:: Provided entries ::
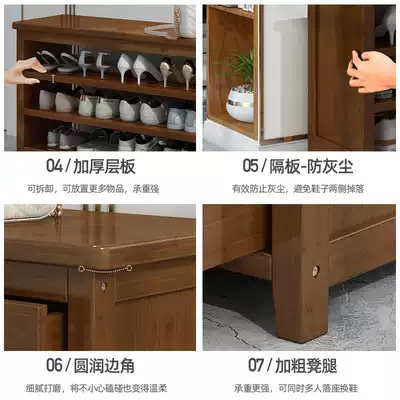 04 / 加厚层板

可拆卸，可放置更多物品，承重强

05 / 隔板-防灰尘

有效防止灰尘，避免鞋子两侧掉落

06 / 圆润边角

细腻打磨，将不小心磕碰也变得温柔

07 / 加粗凳腿

承重更强，可同时多人落座换鞋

:: Task brief ::
Write out every line above again exactly, with the pictures left out.

:: Task response ::
 04 / 加厚层板

可拆卸，可放置更多物品，承重强

05 / 隔板-防灰尘

有效防止灰尘，避免鞋子两侧掉落

06 / 圆润边角

细腻打磨，将不小心磕碰也变得温柔

07 / 加粗凳腿

承重更强，可同时多人落座换鞋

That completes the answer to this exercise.